Por fim se os advogados condenados nos maiores escândalos de corrupção de todos os tempos, o lava-jato e o petrolão, (...) têm direito a reinserção social, direito ao trabalho, porque os condenados ao desemprego pela leviatã OAB sem a ampla defesa e o devido processo legal, não têm direito ao primado do trabalho?
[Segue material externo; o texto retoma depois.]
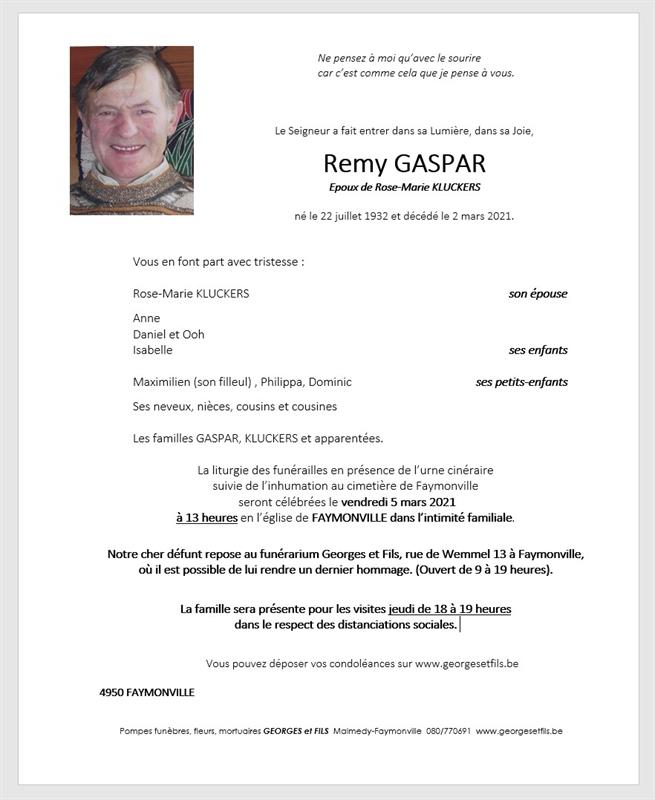 Ne pensez à moi qu'avec le sourire
car c'est comme cela que je pense à vous.

Le Seigneur a fait entrer dans sa Lumière, dans sa Joie,

Remy GASPAR

Epoux de Rose-Marie KLUCKERS

né le 22 juillet 1932 et décédé le 2 mars 2021.

Vous en font part avec tristesse :

Rose-Marie KLUCKERS son épouse

Anne
Daniel et Ooh
Isabelle ses enfants

Maximilien (son filleul) , Philippa, Dominic ses petits-enfants

Ses neveux, nièces, cousins et cousines

Les familles GASPAR, KLUCKERS et apparentées.

La liturgie des funérailles en présence de l'urne cinéraire suivie de l'inhumation au cimetière de Faymonville seront célébrées le vendredi 5 mars 2021 à 13 heures en l'église de FAYMONVILLE dans l'intimité familiale.

Notre cher défunt repose au funérarium Georges et Fils, rue de Wemmel 13 à Faymonville, où il est possible de lui rendre un dernier hommage. (Ouvert de 9 à 19 heures).

La famille sera présente pour les visites jeudi de 18 à 19 heures dans le respect des distanciations sociales.

Vous pouvez déposer vos condoléances sur www.georgesetfils.be

4950 FAYMONVILLE

Pompes funèbres, fleurs, mortuaires GEORGES et FILS Malmedy-Faymonville 080/770691 www.georgesetfils.be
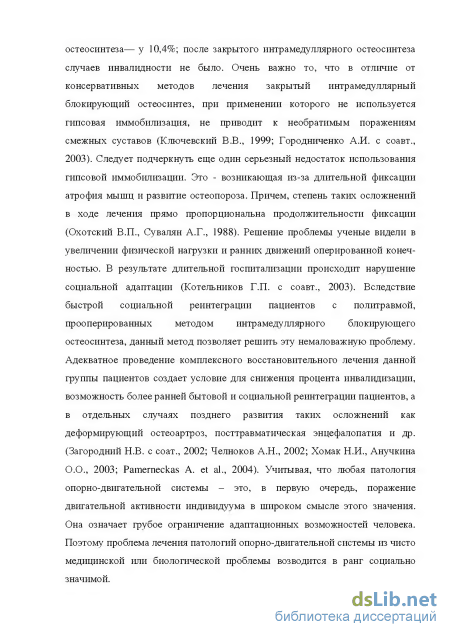 остеосинтеза— у 10,4%; после закрытого интрамедуллярного остеосинтеза случаев инвалидности не было. Очень важно то, что в отличие от консервативных методов лечения закрытый интрамедуллярный блокирующий остеосинтез, при применении которого не используется гипсовая иммобилизация, не приводит к необратимым поражениям смежных суставов (Ключевский В.В., 1999; Городниченко А.И. с соавт., 2003). Следует подчеркнуть еще один серьезный недостаток использования гипсовой иммобилизации. Это - возникающая из-за длительной фиксации атрофия мышц и развитие остеопороза. Причем, степень таких осложнений в ходе лечения прямо пропорциональна продолжительности фиксации (Охотский В.П., Сувалян А.Г., 1988). Решение проблемы ученые видели в увеличении физической нагрузки и ранних движений оперированной конечностью. В результате длительной госпитализации происходит нарушение социальной адаптации (Котельников Г.П. с соавт., 2003). Вследствие быстрой социальной реинтеграции пациентов с политравмой, прооперированных методом интрамедуллярного блокирующего остеосинтеза, данный метод позволяет решить эту немаловажную проблему. Адекватное проведение комплексного восстановительного лечения данной группы пациентов создает условие для снижения процента инвалидизации, возможность более ранней бытовой и социальной реинтеграции пациентов, а в отдельных случаях позднего развития таких осложнений как деформирующий остеоартроз, посттравматическая энцефалопатия и др. (Загородний Н.В. с соат., 2002; Челноков А.Н., 2002; Хомак Н.И., Анучкина О.О., 2003; Pamerneckas A. et al., 2004). Учитывая, что любая патология опорно-двигательной системы – это, в первую очередь, поражение двигательной активности индивидуума в широком смысле этого значения. Она означает грубое ограничение адаптационных возможностей человека. Поэтому проблема лечения патологий опорно-двигательной системы из чисто медицинской или биологической проблемы возводится в ранг социально значимой.

dsLib.net
библиотека диссертаций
Por tudo isso exposto estou convencido o ganhador do próximo Prêmio Nobel  sairá pela 1ª vez para o Brasil, entre dezenas de abolicionistas contemporâneos, portadores de alto Espírito de Brasilidade que estão lutando com pertinácia e denodo pelo sagrado direito ao primado do trabalho, pelo fim da última ditadura, a escravidão contemporânea da OAB, ou seja libertação de milhares  cativos e/ou escravos contemporâneos da OAB,  devidamente qualificados pelo  Estado (MEC) impedido do livre exercício profissional cujo título universitário habilita por um sindicato  que só tem olhos para os bolsos desses escravos contemporâneos. Tudo isso em sintonia com os ensinamentos do Papa Francisco. Já não escravos. Mas irmãos. Devemos construir pontes, em vez de erguer muros.
 
Destarte diante das atrocidades e injustiças sociais que vem sendo praticadas pelos mercenários da OAB, que só tem preocupação de encher os seus bolsos, às  custas dos sacrifícios e desempregos dos seus cativos ou escravos contemporâneos, e tendo em vista que  o Estado Brasileiro não adotou medidas para prevenir a forma contemporânea de escravidão a que estão sendo submetidas milhares de escravos contemporâneos da OAB, devidamente qualificados pelo Estado (MEC), jogados o banimento sem direito ao primado do trabalho, nem mesmo para frear e punir os crimes de que tais cativos, estão sendo vítimas, a  Corte Interamericana de Direitos Humanos –CIDH, deverá condenar exemplarmente o Governo Brasileiro, obrigando-o a indenizar esses operadores do direito, impedidos de trabalhar por conta de uma exigência imunda e descabida que fere os tratados internacionais, em face tal escravidão,  exploração de pessoas ou que atentem contra a dignidade humana, enfim por ter violado a CONVENÇÃO AMERICANA SOBRE DIREITOS HUMANOS.
 
Por fim “A  privação do emprego é um ataque frontal aos direitos humanos. ”Assistir os desassistidos e integrar na sociedade os excluídos.” Que os atentados contra os Direitos Humanos terão repercussão nacional e internacional, por serem considerados “bien commun de l’humanité” e crime de lesa humanidade; que está insculpido na Declaração Universal dos Direitos Humanos, um dos documentos básicos das Nações Unidas e foi assinado em 1948. Nela estão enumerados os direitos que todos os seres humanos possuem.

Está previsto Artigo XXIII -1 – Toda pessoa tem o direito ao trabalho, à livre escolha de emprego, à justas e favoráveis condições de trabalho e à proteção contra o desemprego. Os documentos que o Brasil é um dos signatários, impõem a obrigação de tomar medidas para garantir o exercício do direito ao trabalho como meio de prover a própria vida e existência. Que a função primordial dos Direitos Humanos é proteger os indivíduos das arbitrariedades, do autoritarismo, da prepotência e dos abusos de poder.
 
“De todos os aspectos da miséria social nada é tão doloroso quanto o desemprego” (Jane Addams).